Problem -
In the lines below, find the one that contains "How far are" and write it out exactly, along with every line that follows it.

Exercise materials -
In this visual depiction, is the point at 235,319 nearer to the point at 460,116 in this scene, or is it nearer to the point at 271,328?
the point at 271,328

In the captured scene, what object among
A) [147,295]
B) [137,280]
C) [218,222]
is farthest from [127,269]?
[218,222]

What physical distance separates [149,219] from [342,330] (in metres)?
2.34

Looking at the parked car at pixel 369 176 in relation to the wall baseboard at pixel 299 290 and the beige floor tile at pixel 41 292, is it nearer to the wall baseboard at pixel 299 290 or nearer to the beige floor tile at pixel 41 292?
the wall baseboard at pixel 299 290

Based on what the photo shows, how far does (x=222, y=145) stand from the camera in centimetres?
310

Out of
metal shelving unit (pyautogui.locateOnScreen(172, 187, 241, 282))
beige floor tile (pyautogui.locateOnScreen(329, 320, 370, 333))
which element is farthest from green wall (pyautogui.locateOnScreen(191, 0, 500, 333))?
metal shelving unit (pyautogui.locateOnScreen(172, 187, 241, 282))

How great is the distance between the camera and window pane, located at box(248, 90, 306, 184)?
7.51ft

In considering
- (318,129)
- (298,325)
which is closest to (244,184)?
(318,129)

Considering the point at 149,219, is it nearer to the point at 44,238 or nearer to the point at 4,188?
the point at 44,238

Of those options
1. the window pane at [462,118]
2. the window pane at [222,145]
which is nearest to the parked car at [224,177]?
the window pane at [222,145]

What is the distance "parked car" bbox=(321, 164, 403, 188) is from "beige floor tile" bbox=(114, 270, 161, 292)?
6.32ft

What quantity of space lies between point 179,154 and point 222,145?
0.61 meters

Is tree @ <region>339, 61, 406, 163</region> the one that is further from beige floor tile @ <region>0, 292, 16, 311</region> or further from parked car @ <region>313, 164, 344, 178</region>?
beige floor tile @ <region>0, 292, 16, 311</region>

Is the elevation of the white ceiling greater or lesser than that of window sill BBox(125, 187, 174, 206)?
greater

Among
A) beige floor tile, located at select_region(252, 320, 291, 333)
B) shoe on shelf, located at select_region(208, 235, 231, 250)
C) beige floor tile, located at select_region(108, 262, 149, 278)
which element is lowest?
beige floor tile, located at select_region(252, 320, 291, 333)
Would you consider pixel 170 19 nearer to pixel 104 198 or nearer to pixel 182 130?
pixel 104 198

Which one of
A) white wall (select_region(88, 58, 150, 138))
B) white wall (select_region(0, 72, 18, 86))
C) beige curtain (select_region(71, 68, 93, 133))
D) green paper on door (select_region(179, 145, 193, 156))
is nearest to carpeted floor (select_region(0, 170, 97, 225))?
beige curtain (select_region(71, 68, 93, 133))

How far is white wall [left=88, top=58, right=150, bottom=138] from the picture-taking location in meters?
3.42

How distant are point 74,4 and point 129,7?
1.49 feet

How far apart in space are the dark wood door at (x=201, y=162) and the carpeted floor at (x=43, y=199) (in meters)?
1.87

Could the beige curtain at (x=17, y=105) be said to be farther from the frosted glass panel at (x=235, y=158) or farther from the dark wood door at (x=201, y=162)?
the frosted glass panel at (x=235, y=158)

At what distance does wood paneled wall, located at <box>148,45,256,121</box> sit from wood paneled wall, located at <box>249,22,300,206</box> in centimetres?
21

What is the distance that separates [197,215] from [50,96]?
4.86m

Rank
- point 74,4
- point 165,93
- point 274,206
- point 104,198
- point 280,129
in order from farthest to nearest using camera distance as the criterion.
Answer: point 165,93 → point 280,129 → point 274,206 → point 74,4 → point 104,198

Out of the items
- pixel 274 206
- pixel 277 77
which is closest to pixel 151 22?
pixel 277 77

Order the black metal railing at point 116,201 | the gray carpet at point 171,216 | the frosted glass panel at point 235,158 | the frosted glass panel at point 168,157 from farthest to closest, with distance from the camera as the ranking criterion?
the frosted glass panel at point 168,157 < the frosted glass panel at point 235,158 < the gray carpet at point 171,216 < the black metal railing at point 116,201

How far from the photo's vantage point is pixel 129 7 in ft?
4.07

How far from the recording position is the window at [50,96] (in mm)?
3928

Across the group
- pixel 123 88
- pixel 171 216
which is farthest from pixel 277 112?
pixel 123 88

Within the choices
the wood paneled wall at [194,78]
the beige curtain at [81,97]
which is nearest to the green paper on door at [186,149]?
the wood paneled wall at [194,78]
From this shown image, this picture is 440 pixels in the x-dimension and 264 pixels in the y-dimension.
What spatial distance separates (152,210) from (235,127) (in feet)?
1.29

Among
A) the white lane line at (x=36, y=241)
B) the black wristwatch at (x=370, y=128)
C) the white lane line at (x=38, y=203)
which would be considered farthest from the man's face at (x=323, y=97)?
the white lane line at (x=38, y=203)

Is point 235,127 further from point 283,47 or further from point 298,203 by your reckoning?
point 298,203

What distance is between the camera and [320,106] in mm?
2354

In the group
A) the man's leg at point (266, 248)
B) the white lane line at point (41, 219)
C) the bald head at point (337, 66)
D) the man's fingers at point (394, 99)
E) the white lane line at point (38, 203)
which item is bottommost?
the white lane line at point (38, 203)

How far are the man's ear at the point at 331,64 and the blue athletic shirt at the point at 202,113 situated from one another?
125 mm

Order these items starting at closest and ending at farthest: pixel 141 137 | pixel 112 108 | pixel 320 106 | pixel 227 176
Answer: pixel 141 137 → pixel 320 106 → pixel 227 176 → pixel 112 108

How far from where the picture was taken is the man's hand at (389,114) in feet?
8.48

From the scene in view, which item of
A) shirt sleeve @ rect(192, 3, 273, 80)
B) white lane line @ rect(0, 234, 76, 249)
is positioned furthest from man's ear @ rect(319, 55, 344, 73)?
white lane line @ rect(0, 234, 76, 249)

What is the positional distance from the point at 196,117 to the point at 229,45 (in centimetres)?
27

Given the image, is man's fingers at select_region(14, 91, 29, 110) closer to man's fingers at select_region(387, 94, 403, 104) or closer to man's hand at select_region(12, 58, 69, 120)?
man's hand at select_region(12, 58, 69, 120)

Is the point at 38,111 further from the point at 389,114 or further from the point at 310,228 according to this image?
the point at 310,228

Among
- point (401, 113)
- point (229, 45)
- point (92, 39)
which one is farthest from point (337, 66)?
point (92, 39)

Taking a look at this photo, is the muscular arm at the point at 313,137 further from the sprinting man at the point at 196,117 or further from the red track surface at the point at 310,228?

Response -
How far are the man's ear at the point at 331,64 and the blue athletic shirt at the point at 202,113 situated from one another?
125 mm

Order these items starting at closest and ending at farthest: pixel 141 137 | pixel 112 108 | pixel 320 106 | pixel 227 176
Answer: pixel 141 137 → pixel 320 106 → pixel 227 176 → pixel 112 108

How far from where the picture was taken is the man's hand at (389,114) in feet?
8.48

From the scene in view, which item of
A) shirt sleeve @ rect(192, 3, 273, 80)
B) white lane line @ rect(0, 234, 76, 249)
is positioned furthest from man's ear @ rect(319, 55, 344, 73)?
white lane line @ rect(0, 234, 76, 249)

What is the positional distance from the point at 196,117 to the point at 229,45 (in centimetres)?
27

Given the image, is man's fingers at select_region(14, 91, 29, 110) closer to man's fingers at select_region(387, 94, 403, 104) or closer to man's hand at select_region(12, 58, 69, 120)?
man's hand at select_region(12, 58, 69, 120)

Is the point at 38,111 further from the point at 389,114 or further from the point at 310,228 according to this image?
the point at 310,228

Among
- point (401, 113)
- point (229, 45)
- point (92, 39)
which one is farthest from point (337, 66)?
point (92, 39)

Taking a look at this photo, is the muscular arm at the point at 313,137 further from the sprinting man at the point at 196,117 or further from the red track surface at the point at 310,228?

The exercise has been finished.